A SELECT * query against this specific record returns the following row:

0: jdbc:drill:zk=local> select * from dfs.`kvgendata.json` where rownum=1;

+------------+---------------+------------+------------+------------+------------+
|   rownum   | bigintegercol | varcharcol |  boolcol   | float8col  |  complex   |
+------------+---------------+------------+------------+------------+------------+
| 1          | {"int_1":1,"int_2":2,"int_3":3} | {"varchar_1":"abc","varchar_2":"def","varchar_3":"xyz"} | {"boolean_1":true,"boolean_2":false,"boolean_3":true} | {"f8_1":1.1,"f8_2":2.2} | [{"col1":3},{"col2":2,"col3":1},{"col1":7}] |
+------------+---------------+------------+------------+------------+------------+
1 row selected (0.122 seconds)

You can use the KVGEN function to turn the maps in this data into key-value pairs.
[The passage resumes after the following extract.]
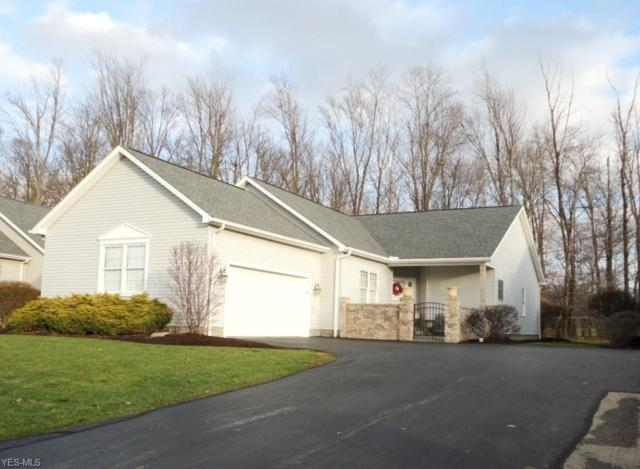 210 Palmer Cir NE, Howland, OH 44484 (MLS #4061057) :: RE/MAX Valley Real Estate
For example:

0: jdbc:drill:zk=local> select kvgen(varcharcol) from dfs.yelp.`kvgendata.json`;
+------------+
|   EXPR$0   |
+------------+
| [{"key":"varchar_1","value":"abc"},{"key":"varchar_2","value":"def"},{"key":"varchar_3","value":"xyz"}] |
| [{"key":"varchar_1","value":"abcd"}] |
| [{"key":"varchar_1","value":"abcde"},{"key":"varchar_3","value":"xyz"},{"key":"varchar_4","value":"xyz2"}] |
| [{"key":"varchar_1","value":"abc"},{"key":"varchar_2","value":"def"}] |
+------------+
4 rows selected (0.091 seconds)

Now you can apply the FLATTEN function to break out the key-value pairs into distinct rows:

0: jdbc:drill:zk=local> select flatten(kvgen(varcharcol)) from dfs.yelp.`kvgendata.json`;
+------------+
|   EXPR$0   |
+------------+
| {"key":"varchar_1","value":"abc"} |
| {"key":"varchar_2","value":"def"} |
| {"key":"varchar_3","value":"xyz"} |
| {"key":"varchar_1","value":"abcd"} |
| {"key":"varchar_1","value":"abcde"} |
| {"key":"varchar_3","value":"xyz"} |
| {"key":"varchar_4","value":"xyz2"} |
| {"key":"varchar_1","value":"abc"} |
| {"key":"varchar_2","value":"def"} |
+------------+
9 rows selected (0.151 seconds)

For more examples of KVGEN and FLATTEN, see the examples in the section, "JSON Data Model".